Daily Devotion for July 23, 2010
Our Father, who art in heaven, hallowed be thy name. Thy kingdom come; Thy will be done, on earth as it is in heaven. Give us this day our daily bread, and forgive us our trespasses, as we forgive those who trespass against us. And lead us not into temptation, but deliver us from evil.
For Thine is the kingdom, and the power, and the glory, forever and ever.
Prayer for the Morning
Lord, teach me to number my days aright, that I may gain wisdom of heart.
Help me do today the things that matter, not to waste the time I have.

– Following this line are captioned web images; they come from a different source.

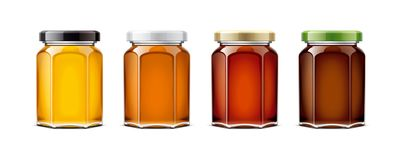 Clear Honey Jar mockup. Second version royalty free stock photography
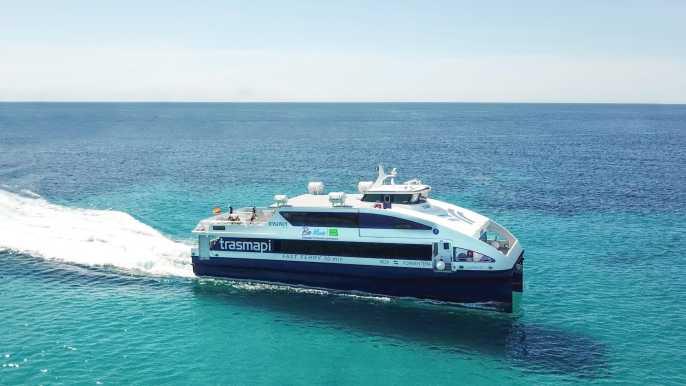 From Ibiza: Return Ferry Ticket to Formentera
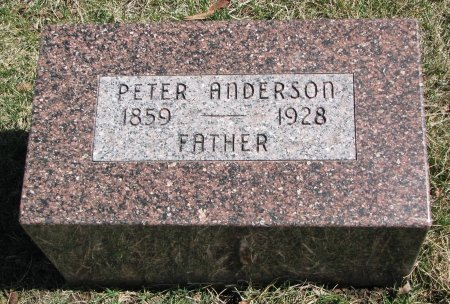 ANDERSON, PETER - Burt County, Nebraska | PETER ANDERSON - Nebraska Gravestone Photos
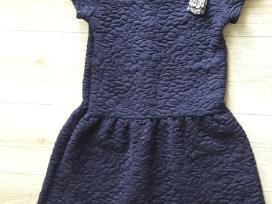 Suknelė tamsiai mėlyna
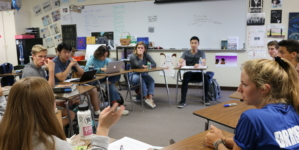 Davis High clubs combat funding issues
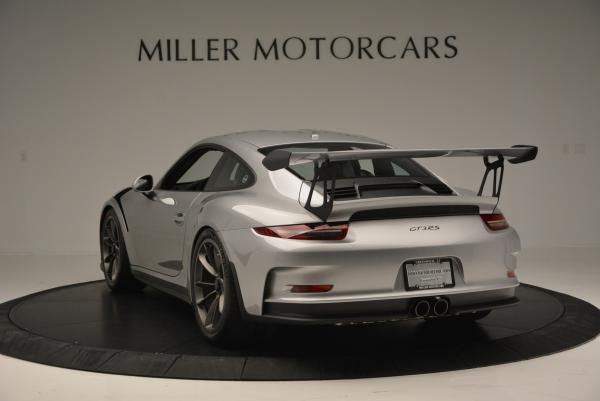 Used 2016 Porsche 911 GT3 RS for sale Sold at Pagani of Greenwich in Greenwich CT 06830 4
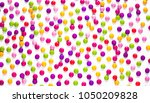 colorful background of... | Shutterstock . vector #1050209828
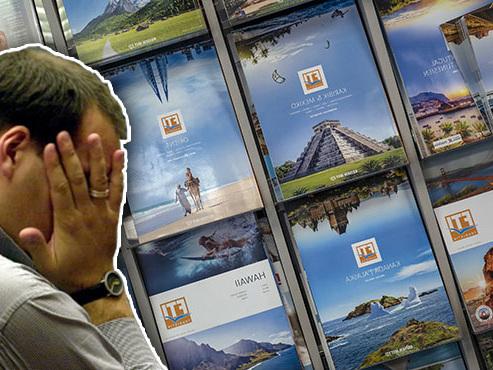 """Pas de chiffre d'affaires avant 2022 et """"bombe à retardement"""": l'avenir s'annonce sombre pour les agences de voyage"""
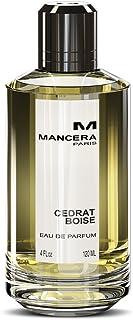 Mancera Cedrat Boise Eau de Perfume for Unisex 120ml, 3760265190485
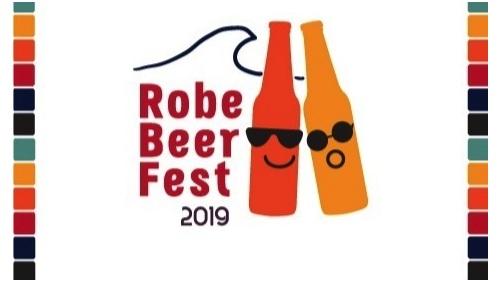 robe-beer-fest-2019.jpg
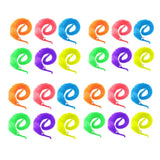 24 x Magic twisty wiggly worm fuzzy worm for kids birthday party favours, party bag fillers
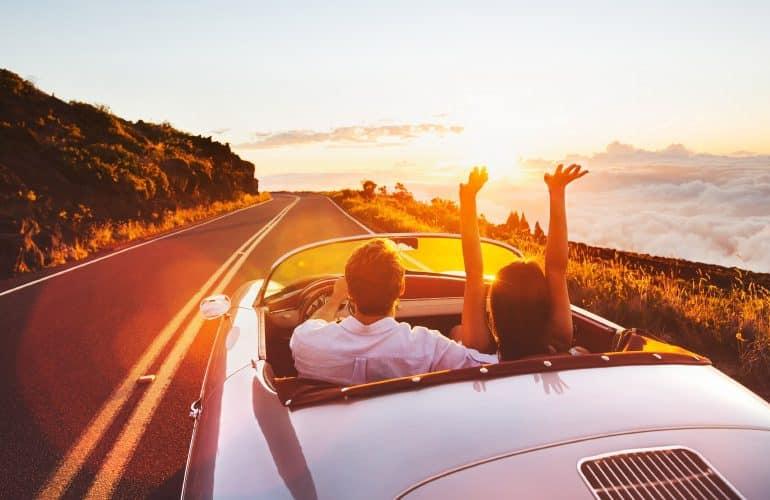 5 dicas para manutenção do carro para viajar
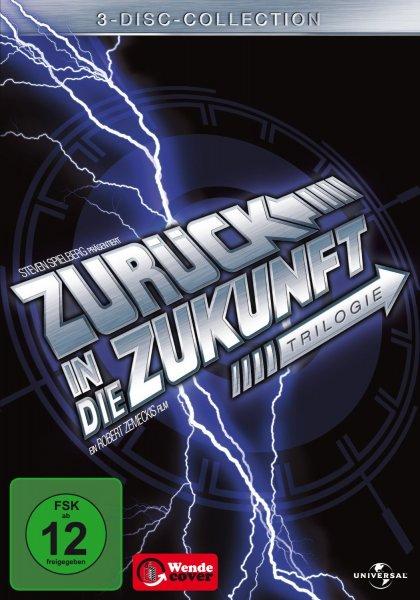 [Media-Dealer] Zurück in die Zukunft - 3-Disc-Collection (DVD) für 9,96€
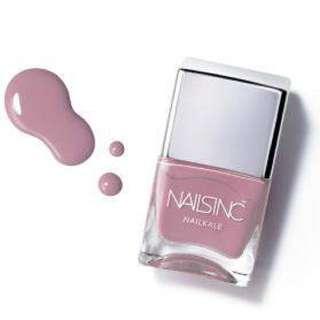 🚚 (過年前大特價‼️)Nails Inc 裸紫色 指甲油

The moments I have are precious, Lord, see that I count them dear. Teach me to number my days aright. Fill me this day with your kindness, that I may be glad and rejoice all the days of my life. Through Christ I pray,
Prayer of Thanksgiving
Father in heaven, creator of all and source of all goodness and love, please look kindly upon me and receive my heartfelt gratitude for all that you have done for me and for those I love. Thank you for all the graces and blessings you have betowed upon us, spiritual and temporal: Our faith and religious heritage; our food and shelter; our health; the love we have for one another; and the lives of our family and friends. Dear Father, in your infinite generosity, please grant us continued grace and blessings during the coming day. This I ask in the name of Jesus Christ, your only son, who has saved us from death.
Eternal God, heavenly Father, you have graciously accepted me as a living member of your Son our Savior Jesus Christ, and you have fed me with the spiritual food of his Body and Blood. Send me now into the world in peace, and grant me strength and courage to love and serve you with gladness and singleness of heart; through Christ our Lord
(Additional prayers may be found at Prayers for All Occasions.)
God be with you 'til we meet again.
As God's chosen ones, holy and beloved, clothe yourselves with compassion, kindness, humility, meekness, and patience. Bear with one another and, if anyone has a complaint against another, forgive each other; just as the Lord has forgiven you, so you also must forgive.
Above all, clothe yourselves with love, which binds everything together in perfect harmony. And let the peace of Christ rule in your hearts, to which indeed you were called in the one body. And be thankful.
Let the word of Christ dwell in you richly; teach and admonish one another in all wisdom; and with gratitude in your hearts sing psalms, hymns, and spiritual songs to God. And whatever you do, in word or deed, do everything in the name of the Lord Jesus, giving thanks to God the Father through him.
Notes on the Scripture
True forgiveness is one of the hardest things in life to do and one of the most important. It is the antidote for the sins of anger and pride. Forgiveness destroys a great barrier that separates us from Christ's grace. Like a muscle, it must be exercised repeatedly, for we will never tire of getting angry and prideful.
Forgiveness is an expression of one of the two great commandments of Christ: "Love the Lord with all your heart, and all your soul, and all your mind. This is the first and great commandment, and the second is like unto it: Love thy neighbor as thyself." We remind ourselves of its importance every day, when we pray "Forgive us our trespasses, as we forgive those who trespass against us." The Lord's prayer was written by Christ Himself, and the prayer to forgive as we are forgiven is a constant reminder of its importance.
This is one act that divides the Christian from the secular world. Society and the media seem obsessed with revenge and justice. By and large, secular society does not ascribe to Christ's commandment. Many Christian doctrines have been secularized by society, but forgiveness is rarely one of them. Every time someone sins against you, hurts you in your earthly life, or offends your pride, you are given an opportunity to show the power of Christ.
We believe that justice belongs to God, not to ourselves. Certainly, the secular law may punish criminals, and most Christians have no problem in seeing that the law is carried out. But we must always be on guard against the trap of the "hanging judge", a person who has internalized high standards of conduct for himself and therefore becomes even angrier and more vindictive when he sees evil in another. This is a parody of Christianity, held by many non-Christians to be typical and, in truth, occurring often enough in life to worry us.
When evil is done, our starting point must be Christ's commandment to forgive. It is sometimes unbelievably difficult, because people sometimes do terrible things. Drunken drivers run over and kill children. Rebellious teenagers vandalize property. There is nothing evil that can be done, that man will not do. But we must remember that the people who commit these terrible acts are God's children and their souls are not necessarily lost. Our initial reaction must be to remember this and to forgive them in our hearts.